Aim of the task
Please pick out every line in the rows below that contains the word "these" and copy each of those lines.

'''

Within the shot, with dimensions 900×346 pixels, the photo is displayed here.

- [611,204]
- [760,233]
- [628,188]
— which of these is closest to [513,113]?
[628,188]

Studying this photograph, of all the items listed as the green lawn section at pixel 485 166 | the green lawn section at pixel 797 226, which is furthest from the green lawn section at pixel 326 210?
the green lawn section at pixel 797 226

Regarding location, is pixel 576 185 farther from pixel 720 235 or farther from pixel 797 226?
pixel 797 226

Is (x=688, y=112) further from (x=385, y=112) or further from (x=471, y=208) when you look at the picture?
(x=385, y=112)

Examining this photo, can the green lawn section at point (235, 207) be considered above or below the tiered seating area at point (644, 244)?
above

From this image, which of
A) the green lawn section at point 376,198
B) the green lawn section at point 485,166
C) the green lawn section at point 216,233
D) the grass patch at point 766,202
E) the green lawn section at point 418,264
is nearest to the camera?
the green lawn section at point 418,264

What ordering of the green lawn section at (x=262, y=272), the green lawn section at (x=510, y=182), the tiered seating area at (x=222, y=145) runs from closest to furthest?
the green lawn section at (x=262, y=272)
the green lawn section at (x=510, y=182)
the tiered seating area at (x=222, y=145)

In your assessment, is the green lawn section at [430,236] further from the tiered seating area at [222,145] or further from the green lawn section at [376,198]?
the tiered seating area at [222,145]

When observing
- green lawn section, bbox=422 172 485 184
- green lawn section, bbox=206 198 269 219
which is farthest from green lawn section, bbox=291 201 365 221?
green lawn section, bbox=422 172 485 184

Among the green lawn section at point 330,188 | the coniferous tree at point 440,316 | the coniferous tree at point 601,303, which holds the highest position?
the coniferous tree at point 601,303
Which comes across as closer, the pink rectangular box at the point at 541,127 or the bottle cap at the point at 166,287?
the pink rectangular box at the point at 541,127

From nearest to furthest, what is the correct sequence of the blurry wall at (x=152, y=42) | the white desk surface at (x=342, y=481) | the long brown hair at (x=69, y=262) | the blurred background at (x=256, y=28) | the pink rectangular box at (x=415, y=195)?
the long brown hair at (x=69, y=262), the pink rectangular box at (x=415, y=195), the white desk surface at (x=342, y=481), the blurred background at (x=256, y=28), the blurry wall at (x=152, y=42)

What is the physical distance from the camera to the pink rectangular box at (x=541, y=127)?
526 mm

'''
'''

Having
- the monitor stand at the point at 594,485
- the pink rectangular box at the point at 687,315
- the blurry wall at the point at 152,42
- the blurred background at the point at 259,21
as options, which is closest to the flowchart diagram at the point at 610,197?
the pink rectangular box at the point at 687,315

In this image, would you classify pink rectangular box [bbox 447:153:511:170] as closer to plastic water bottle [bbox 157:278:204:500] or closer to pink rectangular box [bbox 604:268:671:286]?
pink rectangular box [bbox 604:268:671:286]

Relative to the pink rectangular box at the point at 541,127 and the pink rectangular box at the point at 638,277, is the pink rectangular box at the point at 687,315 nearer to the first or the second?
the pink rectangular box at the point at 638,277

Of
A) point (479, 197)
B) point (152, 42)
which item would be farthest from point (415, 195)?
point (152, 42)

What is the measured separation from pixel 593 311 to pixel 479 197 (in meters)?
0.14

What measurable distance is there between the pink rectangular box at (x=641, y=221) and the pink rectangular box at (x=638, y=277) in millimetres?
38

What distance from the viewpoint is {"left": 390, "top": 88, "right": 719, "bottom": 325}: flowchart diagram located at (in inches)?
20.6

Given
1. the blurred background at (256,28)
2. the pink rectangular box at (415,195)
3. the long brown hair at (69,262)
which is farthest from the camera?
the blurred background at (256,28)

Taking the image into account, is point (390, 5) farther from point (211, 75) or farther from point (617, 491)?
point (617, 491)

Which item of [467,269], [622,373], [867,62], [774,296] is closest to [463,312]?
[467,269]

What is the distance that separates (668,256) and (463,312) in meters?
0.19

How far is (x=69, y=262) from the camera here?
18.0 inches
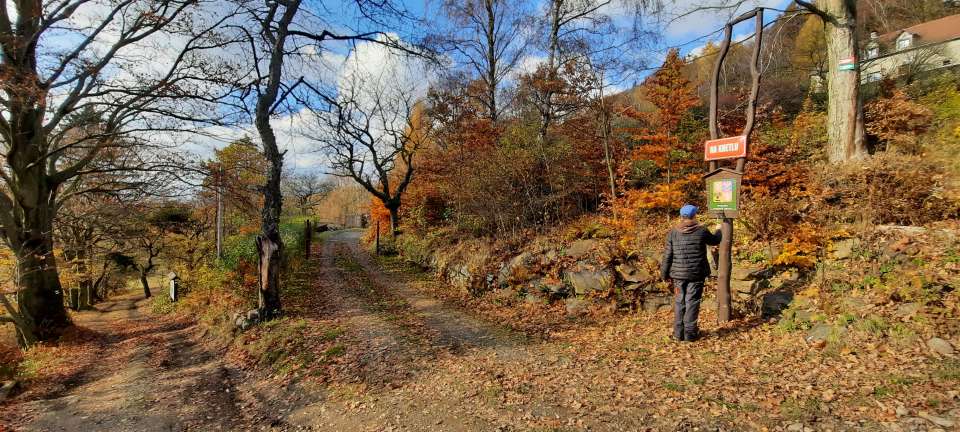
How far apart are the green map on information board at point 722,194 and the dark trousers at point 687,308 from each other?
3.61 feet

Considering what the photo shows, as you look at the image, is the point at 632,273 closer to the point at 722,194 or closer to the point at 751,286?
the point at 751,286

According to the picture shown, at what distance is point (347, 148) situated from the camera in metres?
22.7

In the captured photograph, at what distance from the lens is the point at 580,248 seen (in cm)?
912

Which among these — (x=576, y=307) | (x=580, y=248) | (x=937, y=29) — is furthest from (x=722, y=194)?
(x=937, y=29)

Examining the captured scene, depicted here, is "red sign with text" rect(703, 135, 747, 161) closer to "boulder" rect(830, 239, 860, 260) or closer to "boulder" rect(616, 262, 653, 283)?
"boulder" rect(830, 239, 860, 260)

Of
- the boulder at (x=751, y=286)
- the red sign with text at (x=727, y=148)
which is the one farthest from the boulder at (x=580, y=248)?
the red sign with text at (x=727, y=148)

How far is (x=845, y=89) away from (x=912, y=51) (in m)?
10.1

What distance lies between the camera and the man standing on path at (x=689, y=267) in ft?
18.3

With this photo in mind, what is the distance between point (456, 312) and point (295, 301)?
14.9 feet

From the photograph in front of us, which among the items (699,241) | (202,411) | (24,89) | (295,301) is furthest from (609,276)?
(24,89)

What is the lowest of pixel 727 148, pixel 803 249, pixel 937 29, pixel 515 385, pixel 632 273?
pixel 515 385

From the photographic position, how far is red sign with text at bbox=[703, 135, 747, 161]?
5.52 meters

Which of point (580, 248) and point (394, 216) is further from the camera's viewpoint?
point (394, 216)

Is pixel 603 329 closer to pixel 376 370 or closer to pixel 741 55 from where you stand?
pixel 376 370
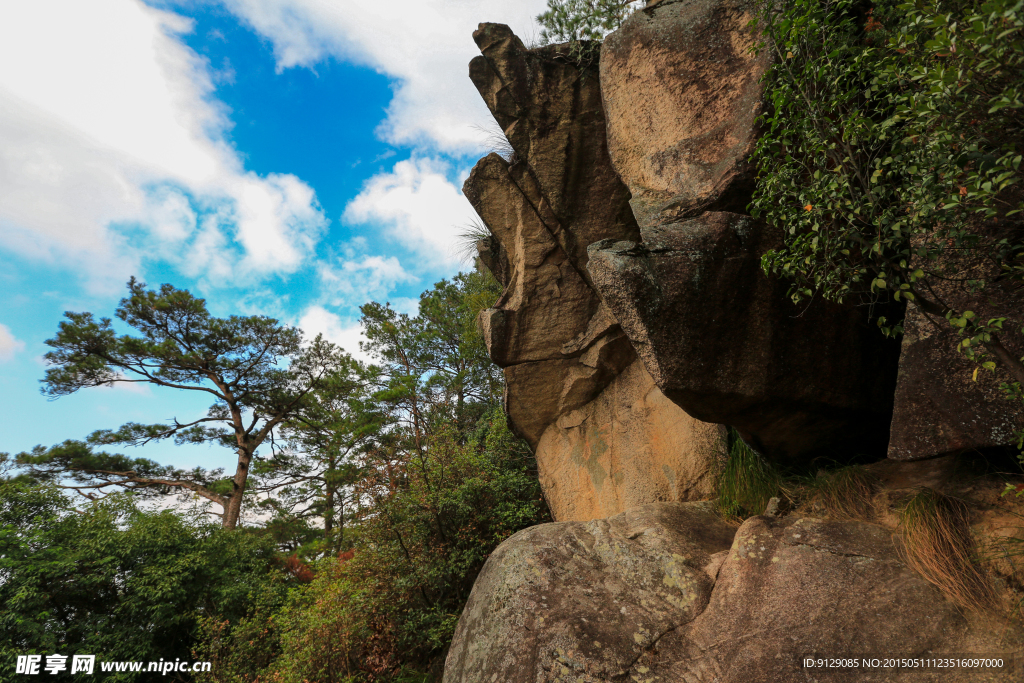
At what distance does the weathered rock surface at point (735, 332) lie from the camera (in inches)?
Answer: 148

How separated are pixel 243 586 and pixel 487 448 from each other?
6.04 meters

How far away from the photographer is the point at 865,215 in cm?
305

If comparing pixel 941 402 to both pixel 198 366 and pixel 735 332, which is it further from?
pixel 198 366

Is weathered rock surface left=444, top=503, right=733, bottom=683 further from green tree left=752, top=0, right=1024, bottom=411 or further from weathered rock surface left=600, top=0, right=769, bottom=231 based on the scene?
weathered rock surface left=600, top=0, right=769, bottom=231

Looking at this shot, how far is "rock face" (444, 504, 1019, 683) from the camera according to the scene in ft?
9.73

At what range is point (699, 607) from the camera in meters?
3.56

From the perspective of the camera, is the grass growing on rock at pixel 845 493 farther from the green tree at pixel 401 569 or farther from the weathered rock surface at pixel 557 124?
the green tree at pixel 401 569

'''
'''

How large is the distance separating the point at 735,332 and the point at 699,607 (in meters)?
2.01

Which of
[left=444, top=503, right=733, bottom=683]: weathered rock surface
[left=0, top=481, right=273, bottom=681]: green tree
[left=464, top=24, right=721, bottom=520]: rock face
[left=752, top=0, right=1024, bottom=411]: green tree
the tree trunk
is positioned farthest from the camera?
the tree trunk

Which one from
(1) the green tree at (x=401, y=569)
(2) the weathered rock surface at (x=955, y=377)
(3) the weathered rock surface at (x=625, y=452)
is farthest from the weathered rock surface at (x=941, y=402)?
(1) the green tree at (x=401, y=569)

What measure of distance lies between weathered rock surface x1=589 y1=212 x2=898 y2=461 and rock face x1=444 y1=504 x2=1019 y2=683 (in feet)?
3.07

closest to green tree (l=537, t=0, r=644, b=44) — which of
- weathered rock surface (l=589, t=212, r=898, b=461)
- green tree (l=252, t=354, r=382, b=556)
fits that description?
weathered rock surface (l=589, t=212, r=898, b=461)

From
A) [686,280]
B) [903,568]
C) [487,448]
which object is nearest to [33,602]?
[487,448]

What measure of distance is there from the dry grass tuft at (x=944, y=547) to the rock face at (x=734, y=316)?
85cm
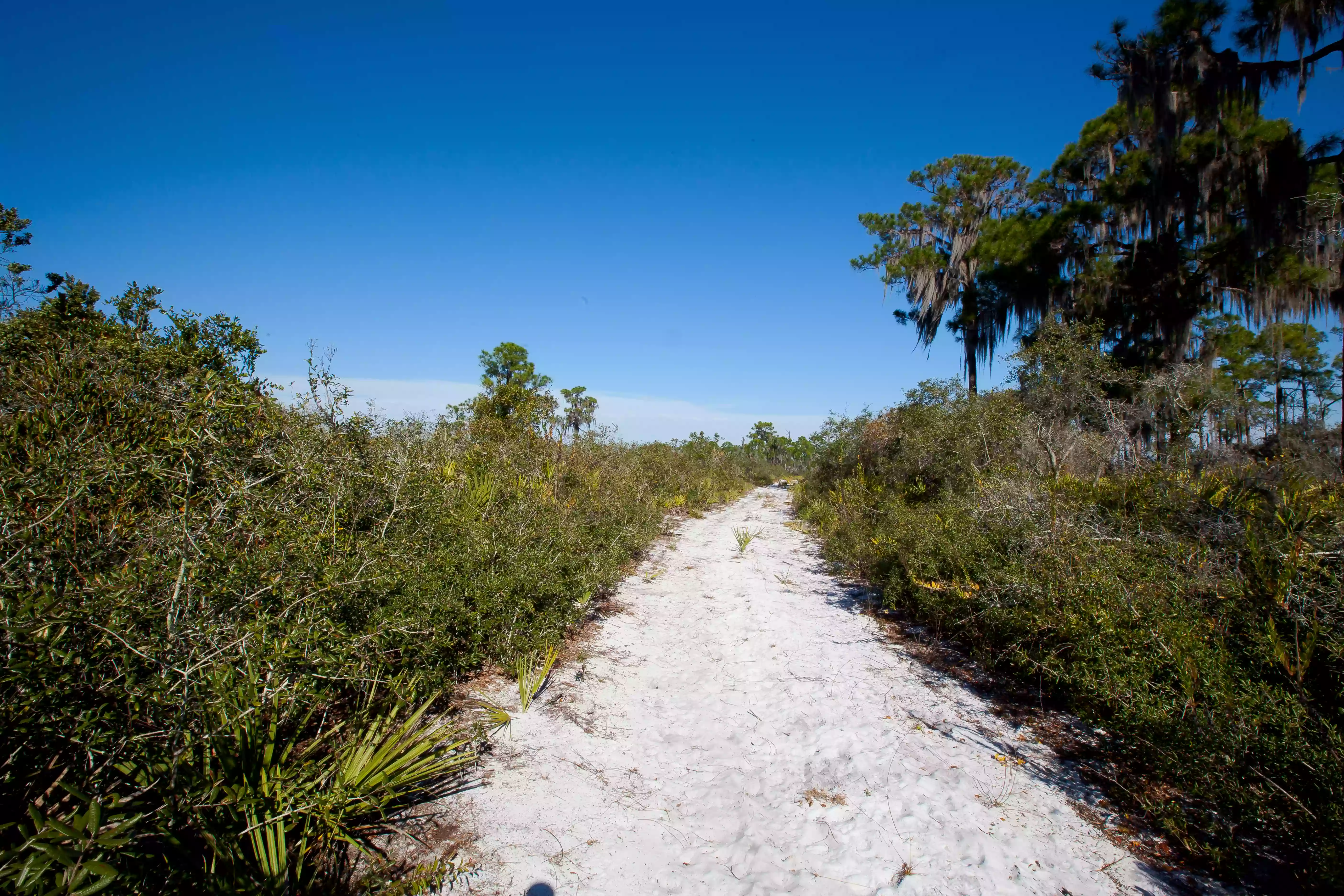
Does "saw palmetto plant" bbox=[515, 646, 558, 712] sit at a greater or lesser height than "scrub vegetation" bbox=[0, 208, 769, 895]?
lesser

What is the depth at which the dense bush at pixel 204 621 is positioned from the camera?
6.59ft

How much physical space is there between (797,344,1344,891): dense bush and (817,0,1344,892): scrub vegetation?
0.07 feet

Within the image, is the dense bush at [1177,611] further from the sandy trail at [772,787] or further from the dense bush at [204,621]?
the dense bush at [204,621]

'''

Response for this exercise
— which of these is closest to [513,113]?
Which among these — (x=576, y=307) | (x=580, y=248) | (x=937, y=29) — is furthest from (x=722, y=194)?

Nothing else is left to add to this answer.